# Required work
Give back the full listing verbatim, apart from its images.

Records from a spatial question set
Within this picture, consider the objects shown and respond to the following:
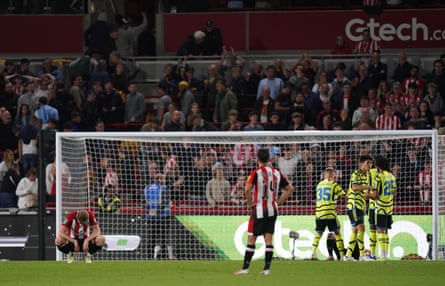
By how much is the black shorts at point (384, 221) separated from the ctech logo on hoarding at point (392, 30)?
30.7ft

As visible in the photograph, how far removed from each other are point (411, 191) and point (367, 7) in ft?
26.4

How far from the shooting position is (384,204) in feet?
59.3

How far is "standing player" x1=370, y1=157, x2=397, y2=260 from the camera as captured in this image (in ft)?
59.2

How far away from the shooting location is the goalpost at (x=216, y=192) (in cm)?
1936

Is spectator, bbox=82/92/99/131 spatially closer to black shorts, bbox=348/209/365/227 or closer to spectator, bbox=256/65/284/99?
spectator, bbox=256/65/284/99

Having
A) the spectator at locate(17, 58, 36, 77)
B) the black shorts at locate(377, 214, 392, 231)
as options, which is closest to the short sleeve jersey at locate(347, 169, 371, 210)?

# Result below
Within this picture, consider the objects shown and respond to the following:
By how much is the black shorts at point (384, 221) separated from the ctech logo on hoarding at point (392, 30)?
30.7ft

As visible in the photograph, how far removed from each other are point (411, 191) and point (367, 7) in ft?
26.4

How far from the shooting position is (384,204) in feet?
59.3

How far is "standing player" x1=370, y1=157, x2=397, y2=260 from the camera as captured in this image (in ft)?
59.2

How far away from the shooting location is the goalpost at (x=216, y=192) (in cm)?
1936

Is spectator, bbox=82/92/99/131 spatially closer to black shorts, bbox=348/209/365/227 or closer to spectator, bbox=256/65/284/99?
spectator, bbox=256/65/284/99

Having
A) the spectator at locate(17, 58, 36, 77)
B) the black shorts at locate(377, 214, 392, 231)
as options, which is closest to the short sleeve jersey at locate(347, 169, 371, 210)?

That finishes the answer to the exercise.